**Text under study:**
BEGIN

Thank you for your questions and your photographs. You have clearly done remarkable job through your weight loss surgery. You'll need to be evaluated by a board certified plastic surgeon to be certain, but based upon your photographs I feel that you would do best with a Fleur de Lis tummy tuck. You have both horizontal and vertical laxity of the abdominal wall skin and a standard tummy tuck would only take care of the vertical laxity. Whether or not any of this is covered by your insurance is questionable. Many companies have specific guidelines. You would do best to speak with them personally about what your options are. Certainly a plastic surgeon in your area can help guide you as well.
Congratulations on your weight loss and best wishes.
Web reference: http://www.atcosmetics.com/abdominoplasty/index.html
Tummy tuck or pannus
You are the perfect candidate for the fleur-de-lis tummy tuck and anything short of this is going to be a disappointment in the midline tissue. This area even with a tight pull will NOT be flat and will be "flabby". If you are okay with that because you do not want the midline scar, then you will still be happier by far as there will be great improvement.
A pannus excision alone will take care of the lower hanging tissue but you get just that..an excision of the lower tissue and no "global" approach to your problem
Insurance companies are very different but you can ask them if they would help with the pannus excision.

END

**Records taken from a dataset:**
BEGIN

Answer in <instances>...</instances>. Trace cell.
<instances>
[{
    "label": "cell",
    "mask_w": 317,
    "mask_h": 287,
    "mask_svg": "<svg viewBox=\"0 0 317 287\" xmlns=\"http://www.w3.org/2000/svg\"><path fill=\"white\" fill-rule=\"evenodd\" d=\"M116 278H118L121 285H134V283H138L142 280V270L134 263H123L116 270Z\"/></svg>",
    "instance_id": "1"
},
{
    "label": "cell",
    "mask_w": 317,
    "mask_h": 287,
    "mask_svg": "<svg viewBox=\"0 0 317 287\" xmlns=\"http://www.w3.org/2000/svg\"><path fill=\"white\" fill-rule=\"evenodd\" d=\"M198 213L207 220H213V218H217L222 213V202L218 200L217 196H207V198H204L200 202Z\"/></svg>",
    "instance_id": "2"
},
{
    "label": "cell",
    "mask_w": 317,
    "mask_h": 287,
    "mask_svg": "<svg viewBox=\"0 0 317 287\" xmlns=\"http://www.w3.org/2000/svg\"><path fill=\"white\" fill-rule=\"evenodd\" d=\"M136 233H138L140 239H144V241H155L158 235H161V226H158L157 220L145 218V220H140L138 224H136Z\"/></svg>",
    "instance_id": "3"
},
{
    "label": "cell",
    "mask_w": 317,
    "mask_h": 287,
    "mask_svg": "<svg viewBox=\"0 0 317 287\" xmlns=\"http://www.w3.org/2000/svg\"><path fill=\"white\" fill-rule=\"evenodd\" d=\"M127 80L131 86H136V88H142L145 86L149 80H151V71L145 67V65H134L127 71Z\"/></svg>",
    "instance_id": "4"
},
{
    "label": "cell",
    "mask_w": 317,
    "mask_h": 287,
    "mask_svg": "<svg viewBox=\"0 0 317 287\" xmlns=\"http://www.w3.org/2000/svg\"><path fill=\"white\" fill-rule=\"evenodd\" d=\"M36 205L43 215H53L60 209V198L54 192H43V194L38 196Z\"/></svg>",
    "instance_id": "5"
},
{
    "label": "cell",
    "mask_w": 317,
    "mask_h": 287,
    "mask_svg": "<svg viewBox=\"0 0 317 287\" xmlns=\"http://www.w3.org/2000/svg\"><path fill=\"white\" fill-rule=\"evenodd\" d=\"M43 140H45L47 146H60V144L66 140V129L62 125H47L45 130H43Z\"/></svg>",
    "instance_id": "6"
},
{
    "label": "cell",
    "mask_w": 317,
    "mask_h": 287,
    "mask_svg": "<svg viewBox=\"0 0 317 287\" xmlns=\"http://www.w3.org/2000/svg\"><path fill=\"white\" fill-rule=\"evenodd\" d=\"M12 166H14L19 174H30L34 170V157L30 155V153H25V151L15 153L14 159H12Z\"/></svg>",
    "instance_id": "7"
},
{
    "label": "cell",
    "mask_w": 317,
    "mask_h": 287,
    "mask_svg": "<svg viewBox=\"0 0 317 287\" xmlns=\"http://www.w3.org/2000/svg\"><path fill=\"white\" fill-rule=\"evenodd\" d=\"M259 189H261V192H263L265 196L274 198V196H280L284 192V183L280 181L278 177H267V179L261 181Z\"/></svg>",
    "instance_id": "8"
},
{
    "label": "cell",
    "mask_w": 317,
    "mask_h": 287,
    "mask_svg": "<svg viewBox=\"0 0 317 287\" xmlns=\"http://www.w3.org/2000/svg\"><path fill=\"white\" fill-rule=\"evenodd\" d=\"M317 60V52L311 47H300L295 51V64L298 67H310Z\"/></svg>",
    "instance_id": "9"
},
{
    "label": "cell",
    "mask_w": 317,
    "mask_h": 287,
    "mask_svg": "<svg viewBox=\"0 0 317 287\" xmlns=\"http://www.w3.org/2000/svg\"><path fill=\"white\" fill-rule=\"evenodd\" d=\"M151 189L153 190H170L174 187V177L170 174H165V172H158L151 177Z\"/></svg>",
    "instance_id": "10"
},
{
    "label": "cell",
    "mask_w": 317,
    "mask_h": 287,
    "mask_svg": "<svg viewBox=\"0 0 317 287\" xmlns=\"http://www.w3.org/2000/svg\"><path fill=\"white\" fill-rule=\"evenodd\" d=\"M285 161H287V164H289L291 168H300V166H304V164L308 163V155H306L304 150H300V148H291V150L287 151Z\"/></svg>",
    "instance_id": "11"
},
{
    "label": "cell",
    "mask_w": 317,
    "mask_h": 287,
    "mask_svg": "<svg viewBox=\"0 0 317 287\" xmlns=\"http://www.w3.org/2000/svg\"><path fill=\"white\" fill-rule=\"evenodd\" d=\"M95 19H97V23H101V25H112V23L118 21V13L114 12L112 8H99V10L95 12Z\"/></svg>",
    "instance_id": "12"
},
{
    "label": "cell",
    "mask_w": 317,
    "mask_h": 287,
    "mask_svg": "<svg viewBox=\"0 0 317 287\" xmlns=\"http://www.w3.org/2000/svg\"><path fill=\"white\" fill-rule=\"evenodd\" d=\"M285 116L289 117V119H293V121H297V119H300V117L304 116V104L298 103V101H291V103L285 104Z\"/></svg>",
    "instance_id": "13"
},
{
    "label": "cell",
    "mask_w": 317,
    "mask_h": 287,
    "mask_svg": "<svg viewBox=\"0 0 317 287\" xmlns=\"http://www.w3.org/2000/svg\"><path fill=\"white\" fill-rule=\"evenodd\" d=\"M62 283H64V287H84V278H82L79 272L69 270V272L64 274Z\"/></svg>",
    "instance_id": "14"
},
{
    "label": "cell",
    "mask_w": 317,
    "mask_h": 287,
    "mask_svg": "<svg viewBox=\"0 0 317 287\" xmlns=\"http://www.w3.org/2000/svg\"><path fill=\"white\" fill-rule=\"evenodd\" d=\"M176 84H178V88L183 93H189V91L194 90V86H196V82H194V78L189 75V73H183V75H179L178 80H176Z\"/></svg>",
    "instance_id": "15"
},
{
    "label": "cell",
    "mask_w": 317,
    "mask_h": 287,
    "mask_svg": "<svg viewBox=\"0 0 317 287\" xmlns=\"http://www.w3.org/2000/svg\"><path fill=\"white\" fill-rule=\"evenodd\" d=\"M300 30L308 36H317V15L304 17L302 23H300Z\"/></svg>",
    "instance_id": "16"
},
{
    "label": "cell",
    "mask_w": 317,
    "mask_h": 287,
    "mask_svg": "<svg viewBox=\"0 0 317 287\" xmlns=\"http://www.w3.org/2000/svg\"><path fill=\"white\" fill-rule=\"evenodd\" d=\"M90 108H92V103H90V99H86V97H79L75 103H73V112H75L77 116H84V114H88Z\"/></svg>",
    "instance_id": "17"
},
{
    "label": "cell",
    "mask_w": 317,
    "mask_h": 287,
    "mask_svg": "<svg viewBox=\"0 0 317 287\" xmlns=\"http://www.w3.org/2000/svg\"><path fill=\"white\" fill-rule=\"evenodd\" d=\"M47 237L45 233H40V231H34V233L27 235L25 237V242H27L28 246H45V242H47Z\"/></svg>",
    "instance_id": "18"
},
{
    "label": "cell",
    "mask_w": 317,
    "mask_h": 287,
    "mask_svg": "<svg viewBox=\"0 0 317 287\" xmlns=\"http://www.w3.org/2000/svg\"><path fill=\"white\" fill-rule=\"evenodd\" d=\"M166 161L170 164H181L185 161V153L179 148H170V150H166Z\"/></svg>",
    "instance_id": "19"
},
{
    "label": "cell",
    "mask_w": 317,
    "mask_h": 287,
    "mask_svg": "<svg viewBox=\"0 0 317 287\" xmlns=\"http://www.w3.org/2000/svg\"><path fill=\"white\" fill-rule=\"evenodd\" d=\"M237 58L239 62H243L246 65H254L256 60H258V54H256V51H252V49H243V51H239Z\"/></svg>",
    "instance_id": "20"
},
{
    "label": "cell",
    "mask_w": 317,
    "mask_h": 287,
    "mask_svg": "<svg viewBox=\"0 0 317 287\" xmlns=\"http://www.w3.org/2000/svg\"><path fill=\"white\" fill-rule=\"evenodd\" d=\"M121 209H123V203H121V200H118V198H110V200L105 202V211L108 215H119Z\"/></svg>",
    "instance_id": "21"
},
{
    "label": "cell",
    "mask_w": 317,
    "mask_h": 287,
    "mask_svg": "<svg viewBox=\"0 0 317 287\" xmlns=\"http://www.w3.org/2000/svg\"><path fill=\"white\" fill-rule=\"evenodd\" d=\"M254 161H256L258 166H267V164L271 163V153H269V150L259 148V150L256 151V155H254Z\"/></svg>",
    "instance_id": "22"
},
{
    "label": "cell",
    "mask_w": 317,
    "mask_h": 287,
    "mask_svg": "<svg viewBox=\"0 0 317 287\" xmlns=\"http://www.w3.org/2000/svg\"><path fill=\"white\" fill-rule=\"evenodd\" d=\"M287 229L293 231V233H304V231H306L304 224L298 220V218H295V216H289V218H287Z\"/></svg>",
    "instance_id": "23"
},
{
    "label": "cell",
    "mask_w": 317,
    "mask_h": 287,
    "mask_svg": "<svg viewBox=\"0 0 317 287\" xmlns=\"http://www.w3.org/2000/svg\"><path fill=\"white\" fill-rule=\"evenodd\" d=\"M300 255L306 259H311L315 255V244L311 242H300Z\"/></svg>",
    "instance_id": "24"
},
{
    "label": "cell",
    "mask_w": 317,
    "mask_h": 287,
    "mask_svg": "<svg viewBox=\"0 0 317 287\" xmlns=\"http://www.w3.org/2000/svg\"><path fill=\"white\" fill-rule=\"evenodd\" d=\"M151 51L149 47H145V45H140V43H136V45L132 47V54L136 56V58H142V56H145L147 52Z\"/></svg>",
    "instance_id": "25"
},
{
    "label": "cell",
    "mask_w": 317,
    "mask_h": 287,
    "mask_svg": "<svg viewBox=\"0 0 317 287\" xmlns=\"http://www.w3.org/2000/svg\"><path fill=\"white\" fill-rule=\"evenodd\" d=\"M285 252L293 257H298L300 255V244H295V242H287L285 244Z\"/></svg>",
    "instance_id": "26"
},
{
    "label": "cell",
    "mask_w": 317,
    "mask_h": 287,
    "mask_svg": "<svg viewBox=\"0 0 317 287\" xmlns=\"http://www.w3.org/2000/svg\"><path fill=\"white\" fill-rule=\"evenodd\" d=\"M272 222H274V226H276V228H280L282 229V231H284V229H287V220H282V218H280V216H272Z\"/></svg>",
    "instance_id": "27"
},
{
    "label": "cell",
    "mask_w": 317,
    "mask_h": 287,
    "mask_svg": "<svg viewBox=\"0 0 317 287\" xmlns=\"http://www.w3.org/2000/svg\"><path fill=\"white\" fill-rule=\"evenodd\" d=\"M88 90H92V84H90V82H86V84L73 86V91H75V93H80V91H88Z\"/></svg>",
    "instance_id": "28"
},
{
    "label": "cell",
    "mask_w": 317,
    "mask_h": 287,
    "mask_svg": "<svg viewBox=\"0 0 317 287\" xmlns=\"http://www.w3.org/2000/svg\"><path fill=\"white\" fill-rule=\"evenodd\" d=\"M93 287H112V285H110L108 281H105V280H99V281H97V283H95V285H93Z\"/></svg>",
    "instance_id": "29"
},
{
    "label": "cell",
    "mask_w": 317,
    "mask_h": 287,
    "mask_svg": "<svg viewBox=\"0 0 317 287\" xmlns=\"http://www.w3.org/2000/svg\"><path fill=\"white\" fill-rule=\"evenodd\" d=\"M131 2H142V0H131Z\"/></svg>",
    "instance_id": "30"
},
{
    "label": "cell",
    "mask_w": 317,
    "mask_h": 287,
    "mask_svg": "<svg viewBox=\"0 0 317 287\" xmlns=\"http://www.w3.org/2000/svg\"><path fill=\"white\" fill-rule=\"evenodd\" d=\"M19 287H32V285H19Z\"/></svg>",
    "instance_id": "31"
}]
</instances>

END

**To do:** Write out the text on tummy tuck options word for word, from "A pannus excision" up to and including "the pannus excision.". The data plays no part here.

**Exercise answer:**
A pannus excision alone will take care of the lower hanging tissue but you get just that..an excision of the lower tissue and no "global" approach to your problem
Insurance companies are very different but you can ask them if they would help with the pannus excision.